Not sure who to turn to for accurate information? Check out:
- Local authorities, like the county health department
- Your state’s health department
- The Centers for Disease Control and Prevention (CDC)
- The World Health Organization (WHO)
We also recommend following these and other reliable sources on Twitter because news happens in real time on social media. Kaiser Health News, which we aren’t affiliated with, does a great job of reporting on healthcare news. They’re among the non-government entities we can recommend for trusted information. (Check out their website and their Twitter account — @KHNews — if you want a deep dive on healthcare topics.)

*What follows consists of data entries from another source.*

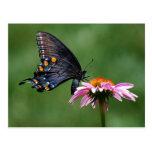 Black Swallowtail Butterfly on Coneflower Postcard
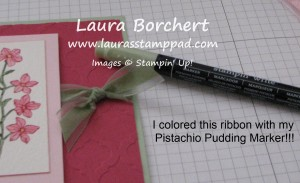 Color Ribbon with Markers, www.LaurasStampPad.com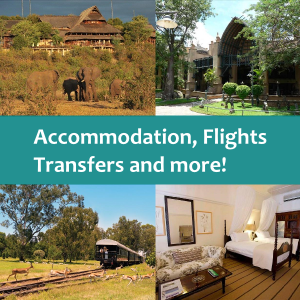 Victoria Falls flights, transfers and accommodation in discounted packages, plus lots more!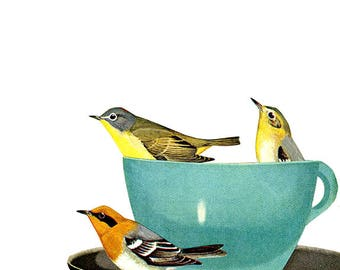 Warbler wake-up call. Limited edition collage print by Vivienne Strauss.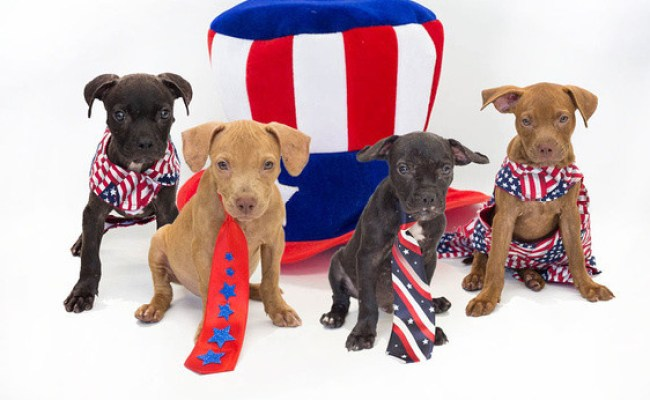 Orange County Animal Services Is Celebrating Independence Day By Offering The 17 76 Adoption
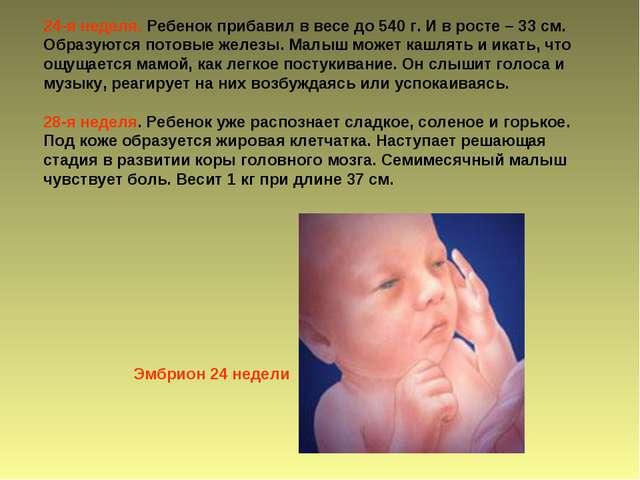 24-я неделя. Ребенок прибавил в весе до 540 г. И в росте – 33 см. Образуются...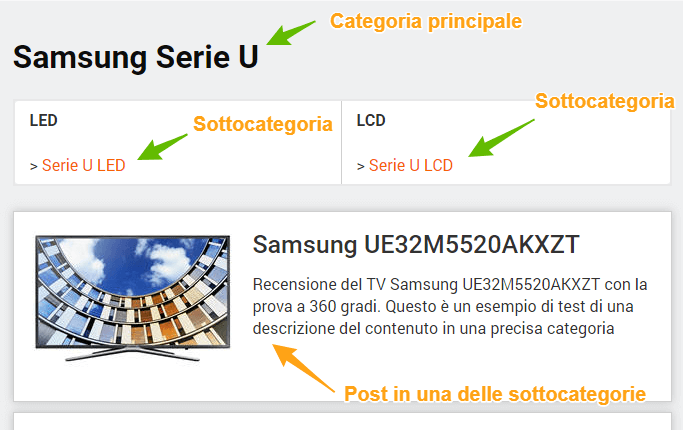 Gestione Categorie e Sottocategorie WordPress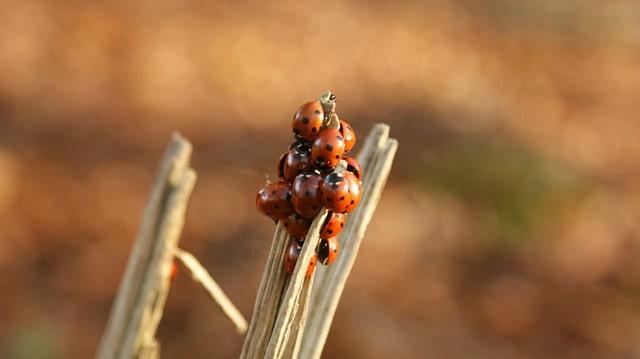2 Ladybugs shelter together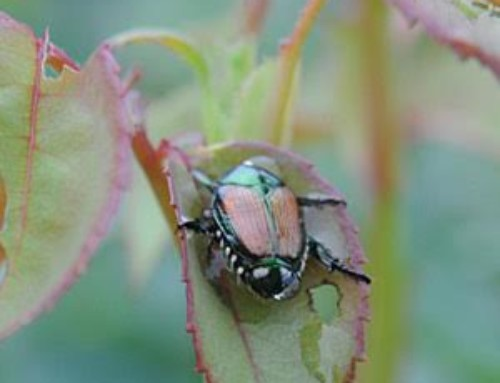 When Japanese Beetles ATTACK!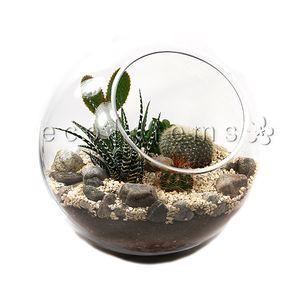 Desert Cacti And Succulent Terrariums Eco Stems Toronto S Local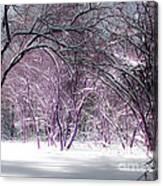 Winter Faeries Canvas Print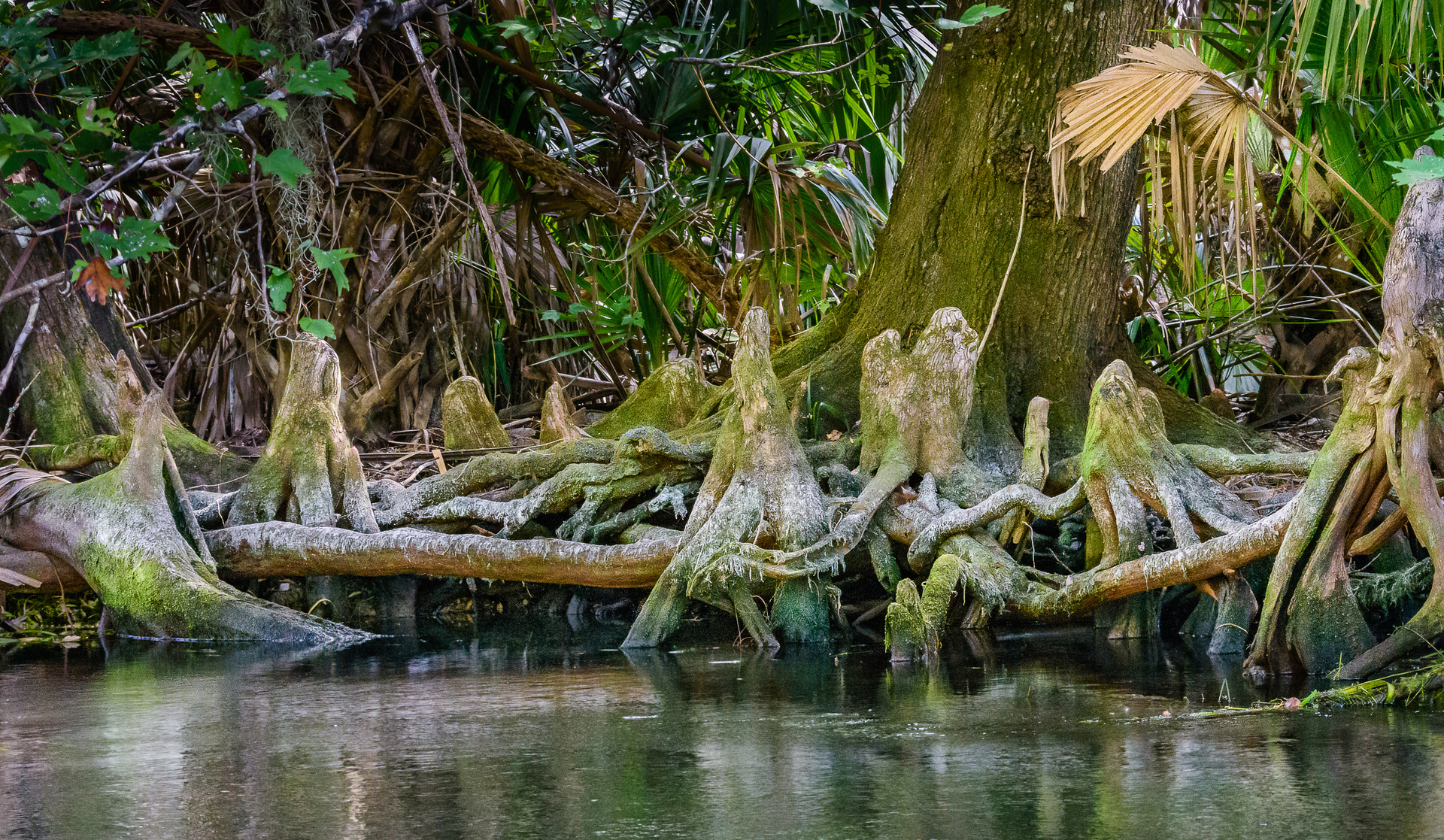 Roots Along the Silver River-12.jpg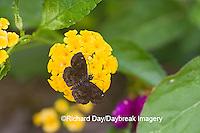 03612-00105 Hayhurst's Scallopwing (Staphylus hayhurstii) on Yellow Lantana (Lantana camara)  Marion Co.  IL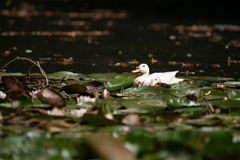 Wild breeding white freshwater duck in a pool. Mallard sits quietly between the water lilies, green leaves and other water plants. beautiful sunlight falls on a Stock Photography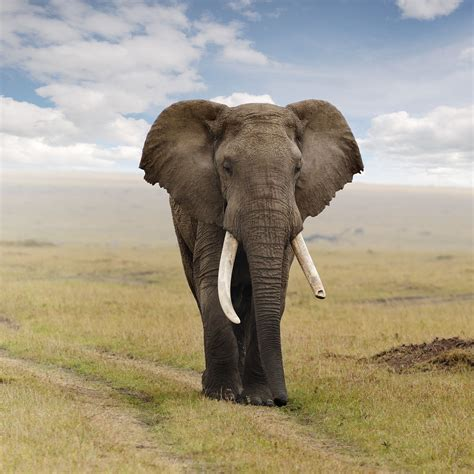 Elephant HD Wallpapers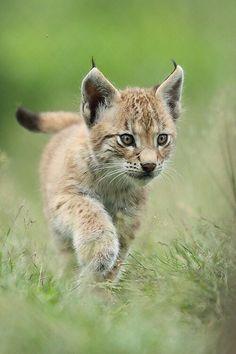 Desert Lynx cub running.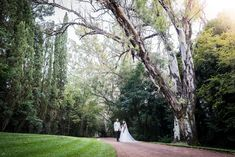 Nekhumbe Wedding — Lwazi Photography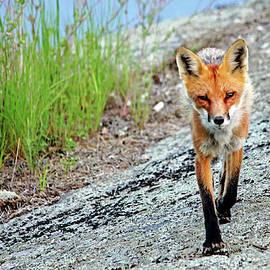 Foxy by Debbie Oppermann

The sources we listed above will have the most reliable data, though there may be some discrepancy in reporting due to timing. That’s why you might hear about a larger infection rate from your local news station than what the CDC reports on its site.
Nevertheless, it’s important to vet information carefully. Use reliable sources, double-check them against other reliable sources and only share credible information.
COVID-19 isn’t a conspiracy to ruin our economy.
It’s not a bioweapon.
It’s a real, live virus that’s sickening people all over the world.
But we aren’t powerless against it. We’re too late to contain the outbreak, but we’re not too late to keep the infection rate down.
That starts with spreading facts, not fear.
The truth is that we still don’t know much about COVID-19. As we mentioned in our update earlier this month, coronavirus isn’t new. But this strain of the virus is. A vaccine for COVID-19 could take a year or longer.
As of today, nearly 169,000 people have been infected with novel coronavirus across 157 countries. In the U.S. alone, we have just under 3,500 active cases of COVID-19 as of the time of this writing (March 15th).
Despite the warnings of caution from just about every major health expert not to spiral, people can’t help themselves. It’s not hard to see why. With an unknown disease comes fear — how it will affect you, those you love and the world at large.
Our advice stands: Don’t panic.
But there’s a difference between panicking and preparing.
Panic encourages you to make rash, unwise decisions out of fear.
Preparing, on the other hand, can help you cope with the unexpected.
With a novel coronavirus plowing through the world unchecked, it’s time to stock up and get ready, to hunker down and self-isolate. Get facts from reliable sources, protect yourself and others by staying home, and wash your hands — frequently and well.